Em 1787, no ano da Assembleia dos Notáveis, nos primórdios desse grande incêndio religioso-social que foi a Revolução Francesa, começaram os trabalhos… não de restauração, mas de demolição. Uma tragédia histórico-arquitetônica terminada em 1792. O que houve? Uma horrenda “decapitação da flecha“, totalmente desmontada e substituída por uma medonha placa de bronze.
Assim, em pleno auge da Revolução Francesa, quando a monarquia estava sendo derrubada para se aboletar em seu lugar a república jacobina, concluiu-se a “execução” da primeira e multissecular flecha de Notre-Dame, precedendo de meses a decapitação do monarca Luís XVI.
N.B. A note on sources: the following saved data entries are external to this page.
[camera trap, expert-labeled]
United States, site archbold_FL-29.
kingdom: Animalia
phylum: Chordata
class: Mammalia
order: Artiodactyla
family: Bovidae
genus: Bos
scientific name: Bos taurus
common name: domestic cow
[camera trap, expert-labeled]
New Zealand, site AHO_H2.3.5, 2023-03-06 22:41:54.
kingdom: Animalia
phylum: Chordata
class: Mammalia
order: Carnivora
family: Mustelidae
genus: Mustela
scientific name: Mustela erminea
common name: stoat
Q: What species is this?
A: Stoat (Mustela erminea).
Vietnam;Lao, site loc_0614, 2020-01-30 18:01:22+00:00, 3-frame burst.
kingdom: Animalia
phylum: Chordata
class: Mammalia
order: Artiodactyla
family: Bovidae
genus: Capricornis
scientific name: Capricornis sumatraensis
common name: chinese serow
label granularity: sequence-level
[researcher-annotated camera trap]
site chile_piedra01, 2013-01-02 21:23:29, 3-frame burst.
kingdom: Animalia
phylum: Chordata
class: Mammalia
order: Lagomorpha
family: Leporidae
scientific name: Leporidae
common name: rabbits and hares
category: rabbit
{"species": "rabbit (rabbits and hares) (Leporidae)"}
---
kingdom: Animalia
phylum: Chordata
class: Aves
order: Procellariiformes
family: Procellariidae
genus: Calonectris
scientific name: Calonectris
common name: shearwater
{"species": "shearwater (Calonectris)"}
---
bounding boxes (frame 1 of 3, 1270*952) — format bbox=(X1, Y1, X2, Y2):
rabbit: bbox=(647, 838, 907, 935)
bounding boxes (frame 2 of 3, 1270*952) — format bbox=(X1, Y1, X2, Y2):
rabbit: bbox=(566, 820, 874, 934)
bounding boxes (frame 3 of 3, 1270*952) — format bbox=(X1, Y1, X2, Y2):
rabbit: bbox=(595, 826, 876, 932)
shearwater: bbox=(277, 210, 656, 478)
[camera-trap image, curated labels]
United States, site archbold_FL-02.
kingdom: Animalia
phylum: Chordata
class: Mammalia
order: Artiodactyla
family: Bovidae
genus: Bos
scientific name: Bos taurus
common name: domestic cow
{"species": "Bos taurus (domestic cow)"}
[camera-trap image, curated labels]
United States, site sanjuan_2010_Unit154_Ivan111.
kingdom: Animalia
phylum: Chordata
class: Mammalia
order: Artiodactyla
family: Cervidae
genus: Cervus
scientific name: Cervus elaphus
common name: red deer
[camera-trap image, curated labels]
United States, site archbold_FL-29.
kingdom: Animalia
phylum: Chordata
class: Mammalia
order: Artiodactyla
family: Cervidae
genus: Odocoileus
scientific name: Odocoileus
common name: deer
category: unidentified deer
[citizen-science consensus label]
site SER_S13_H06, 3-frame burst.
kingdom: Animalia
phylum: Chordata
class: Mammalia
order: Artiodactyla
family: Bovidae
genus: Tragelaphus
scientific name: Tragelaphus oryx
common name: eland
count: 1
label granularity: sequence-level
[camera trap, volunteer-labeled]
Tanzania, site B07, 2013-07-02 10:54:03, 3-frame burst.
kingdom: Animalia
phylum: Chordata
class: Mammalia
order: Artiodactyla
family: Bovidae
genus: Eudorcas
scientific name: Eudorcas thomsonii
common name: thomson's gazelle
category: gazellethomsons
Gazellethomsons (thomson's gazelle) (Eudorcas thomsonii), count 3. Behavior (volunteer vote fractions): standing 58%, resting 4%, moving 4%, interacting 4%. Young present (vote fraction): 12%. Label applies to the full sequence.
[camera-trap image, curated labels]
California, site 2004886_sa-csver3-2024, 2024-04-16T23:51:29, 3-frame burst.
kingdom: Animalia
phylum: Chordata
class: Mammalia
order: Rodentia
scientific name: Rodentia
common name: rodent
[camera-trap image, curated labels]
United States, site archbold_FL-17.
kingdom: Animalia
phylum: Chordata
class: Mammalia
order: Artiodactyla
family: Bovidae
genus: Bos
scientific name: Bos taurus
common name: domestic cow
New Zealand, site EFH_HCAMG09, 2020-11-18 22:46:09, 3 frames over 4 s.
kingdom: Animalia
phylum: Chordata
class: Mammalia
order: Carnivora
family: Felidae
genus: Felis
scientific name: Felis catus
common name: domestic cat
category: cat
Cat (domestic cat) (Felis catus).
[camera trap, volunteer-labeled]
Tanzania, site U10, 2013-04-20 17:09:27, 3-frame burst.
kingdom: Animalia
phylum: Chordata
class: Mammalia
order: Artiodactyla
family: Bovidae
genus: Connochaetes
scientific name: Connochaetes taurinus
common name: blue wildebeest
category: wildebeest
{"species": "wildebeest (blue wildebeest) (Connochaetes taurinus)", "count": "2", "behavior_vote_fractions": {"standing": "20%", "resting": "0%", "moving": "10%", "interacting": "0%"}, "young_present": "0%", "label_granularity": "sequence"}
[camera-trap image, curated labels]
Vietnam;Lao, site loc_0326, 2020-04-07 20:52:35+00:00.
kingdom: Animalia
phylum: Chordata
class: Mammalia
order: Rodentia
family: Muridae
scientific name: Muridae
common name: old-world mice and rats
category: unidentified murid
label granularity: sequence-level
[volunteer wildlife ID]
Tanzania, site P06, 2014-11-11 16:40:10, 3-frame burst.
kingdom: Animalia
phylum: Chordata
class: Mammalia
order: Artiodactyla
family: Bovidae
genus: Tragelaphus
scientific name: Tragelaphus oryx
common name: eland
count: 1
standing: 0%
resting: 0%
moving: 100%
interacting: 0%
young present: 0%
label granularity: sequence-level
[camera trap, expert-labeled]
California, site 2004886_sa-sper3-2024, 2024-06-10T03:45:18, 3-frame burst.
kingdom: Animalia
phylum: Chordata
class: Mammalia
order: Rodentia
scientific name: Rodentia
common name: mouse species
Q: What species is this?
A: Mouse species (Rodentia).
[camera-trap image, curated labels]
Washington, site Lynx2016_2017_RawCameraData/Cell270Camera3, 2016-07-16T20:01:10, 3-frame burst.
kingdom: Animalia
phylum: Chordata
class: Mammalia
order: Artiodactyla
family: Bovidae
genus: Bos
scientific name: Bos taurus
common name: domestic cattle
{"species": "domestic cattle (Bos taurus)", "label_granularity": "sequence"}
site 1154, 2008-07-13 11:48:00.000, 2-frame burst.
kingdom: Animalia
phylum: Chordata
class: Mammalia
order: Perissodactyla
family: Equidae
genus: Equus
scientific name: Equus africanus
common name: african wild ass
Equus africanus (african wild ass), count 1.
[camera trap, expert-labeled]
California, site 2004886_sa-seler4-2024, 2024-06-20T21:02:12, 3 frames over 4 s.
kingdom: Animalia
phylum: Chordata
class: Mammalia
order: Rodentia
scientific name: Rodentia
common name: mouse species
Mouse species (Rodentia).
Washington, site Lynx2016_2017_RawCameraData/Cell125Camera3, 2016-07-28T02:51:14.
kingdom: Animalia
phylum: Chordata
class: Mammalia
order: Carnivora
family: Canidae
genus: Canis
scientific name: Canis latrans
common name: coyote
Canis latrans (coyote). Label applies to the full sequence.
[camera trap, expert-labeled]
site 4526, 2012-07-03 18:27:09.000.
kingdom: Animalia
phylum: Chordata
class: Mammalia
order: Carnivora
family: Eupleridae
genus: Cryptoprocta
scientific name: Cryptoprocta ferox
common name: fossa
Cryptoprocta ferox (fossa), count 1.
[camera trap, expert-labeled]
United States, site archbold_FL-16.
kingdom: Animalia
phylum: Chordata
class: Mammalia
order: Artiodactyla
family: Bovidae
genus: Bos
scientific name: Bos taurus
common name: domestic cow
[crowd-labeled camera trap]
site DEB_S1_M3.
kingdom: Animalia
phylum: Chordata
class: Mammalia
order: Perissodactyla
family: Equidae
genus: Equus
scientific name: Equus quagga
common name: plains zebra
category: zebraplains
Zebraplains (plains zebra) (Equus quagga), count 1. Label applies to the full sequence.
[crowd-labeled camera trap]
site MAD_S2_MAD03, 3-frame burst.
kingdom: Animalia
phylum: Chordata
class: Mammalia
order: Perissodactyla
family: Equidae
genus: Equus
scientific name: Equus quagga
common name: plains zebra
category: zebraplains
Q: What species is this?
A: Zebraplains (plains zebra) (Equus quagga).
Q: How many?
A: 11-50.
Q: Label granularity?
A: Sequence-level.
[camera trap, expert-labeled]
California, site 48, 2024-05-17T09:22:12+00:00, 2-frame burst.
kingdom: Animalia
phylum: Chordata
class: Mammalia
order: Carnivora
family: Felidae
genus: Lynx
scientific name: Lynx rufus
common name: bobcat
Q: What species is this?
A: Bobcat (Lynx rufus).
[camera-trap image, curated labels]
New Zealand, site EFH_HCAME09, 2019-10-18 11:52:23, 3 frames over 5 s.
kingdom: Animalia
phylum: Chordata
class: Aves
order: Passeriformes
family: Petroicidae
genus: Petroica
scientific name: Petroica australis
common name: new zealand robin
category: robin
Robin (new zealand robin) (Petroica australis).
Victor Hugo, em sua célebre obra Notre-Dame de Paris, publicada em 1831, conta a história da primeira flecha, lamentando a “marmita” de bronze que a substituiu. Mas sua longa vida permitiu-lhe ver a segunda, toda inspirada na primeira, construída pelo arquiteto Viollet-le-Duc em 1859.
No século XIX, por sete décadas, Notre-Dame permaneceu desfigurada. Faltava-lhe a flecha. Agora, depois do incêndio do mês passado, existe o grande risco de os republicanos de hoje imitarem os de 1792. O presidente Macron já externou seu desejo de restaurar Notre-Dame segundo padrões modernos. Não sem suscitar imensa indignação de incontáveis franceses que, aliviados, puderam assistir, no início deste mês, a uma campanha da TFP francesa nas ruas de Paris em prol da plena e fiel restauração de Notre-Dame.
Oxalá a Franca e o mundo não tenham que esperar 70 anos por essa restauração.